En Bizkaia, la Navidad llega siempre con un ruido de cajas registradoras que suena como un villancico mal afinado. Es un tintineo metálico, persistente, que anuncia que los precios de los productos más deseados han alcanzado su cumbre anual, como si el calendario fiscal tuviera también su propio solsticio. No importa si se trata de un perfume, o una docena de gambas: todo parece haber decidido subir al monte más alto justo cuando el frío aprieta y las mesas se alargan.

La paradoja es conocida y, sin embargo, nunca deja de sorprender. El mismo territorio que presume de prudencia y de cálculo –esa ética del “a ver si merece la pena”– se entrega en diciembre a una especie de fiebre dulce, casi infantil, en la que pagar más se convierte en una forma de fe.
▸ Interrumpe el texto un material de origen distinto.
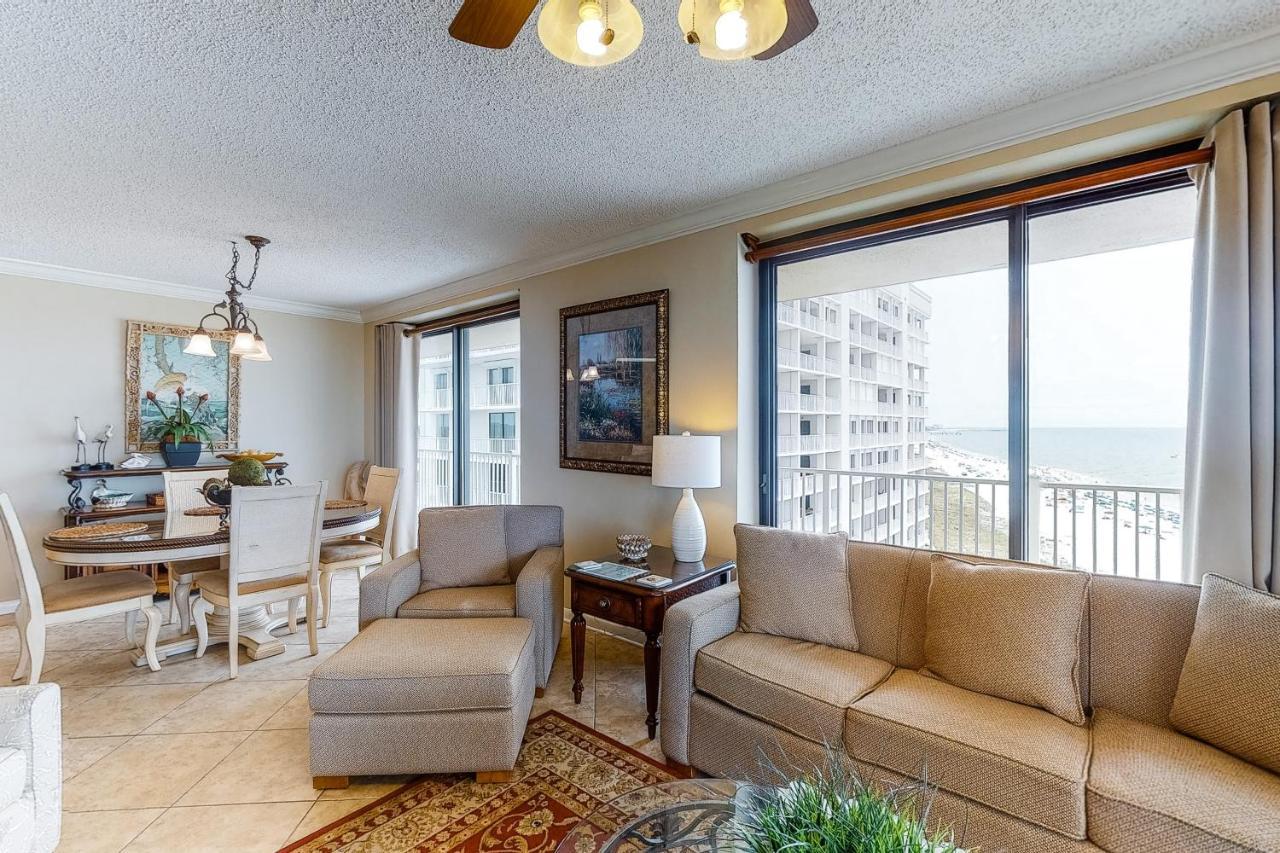 Windward Pointe Villa Orange Beach Dış mekan fotoğraf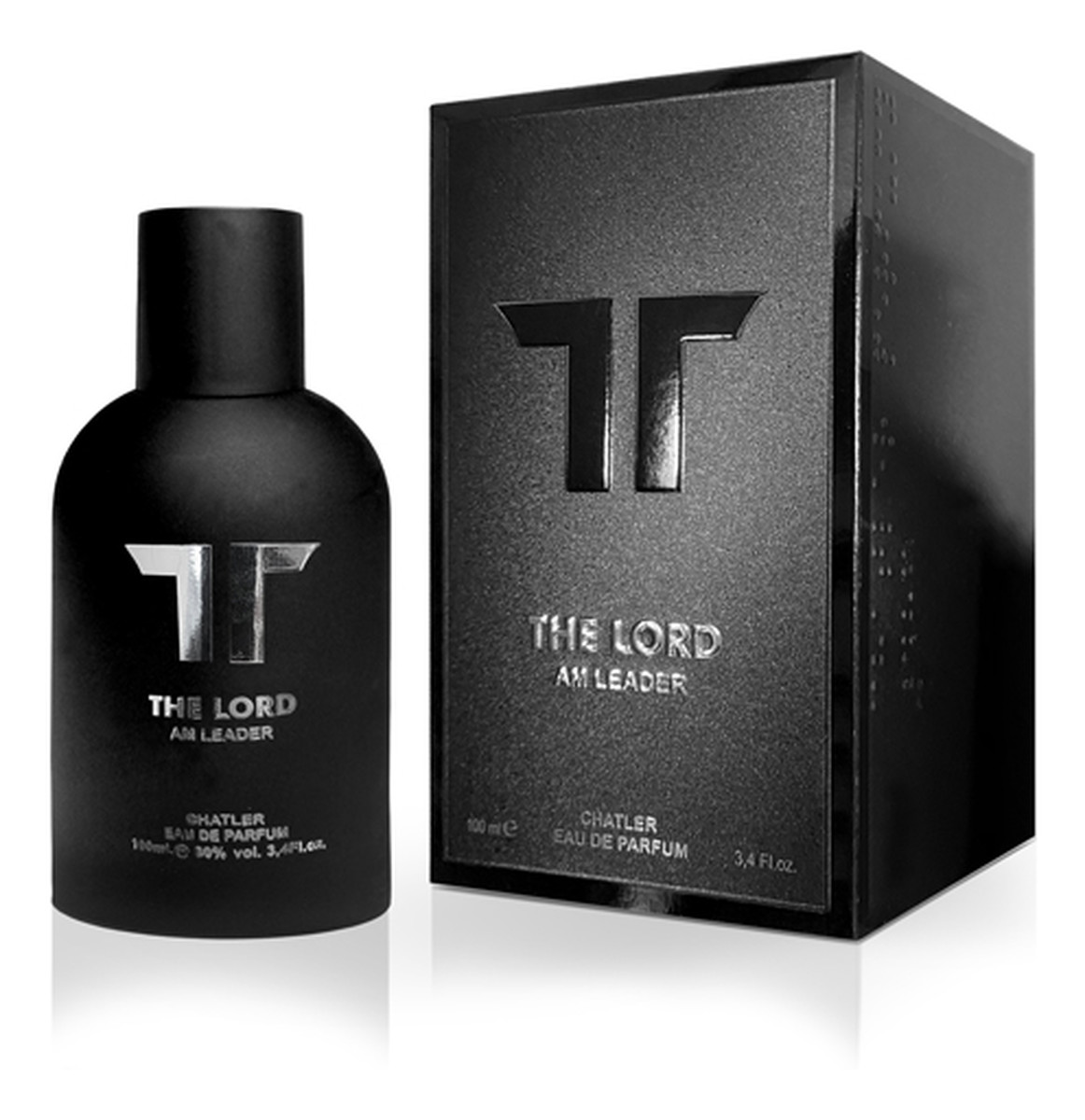 Woda perfumowana spray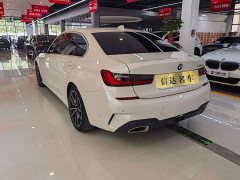 BMW 3 Series 325i M Sports Package - фото 20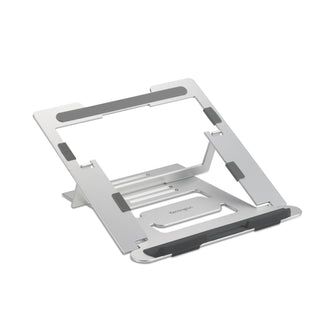 Kensington base per laptop regolabile easy riser™ in alluminio - K50417WW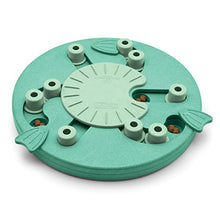 Load image into Gallery viewer, Treat Puzzle Dog Toy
La fe en que el regalo redima el año, en que el precio elevado garantice una felicidad proporcional, en que el ticket de compra sea una estampita milagrosa.

Este año, además, la Navidad vizcaina viene con una ausencia notable: no habrá pescado fresco en las fechas clave por un capricho del calendario y de las mareas administrativas. El mar, que siempre ha sido una despensa abierta y un consuelo, se queda en silencio, como si hubiera decidido tomarse vacaciones justo cuando más se le invoca. En las pescaderías, el hielo sostendrá piezas que miran al pasado, y en muchas cocinas se improvisará una liturgia distinta, menos salina.

La falta de pescado fresco no es solo un problema gastronómico; es una metáfora perfecta. En el momento del año en que todo alcanza su precio máximo, lo verdaderamente esencial se vuelve inaccesible. Pagamos más por casi todo, pero no podemos comprar lo que de verdad querríamos: la certeza de una mesa completa, el sabor exacto de la tradición, esa sensación de continuidad que nos reconcilia con el tiempo.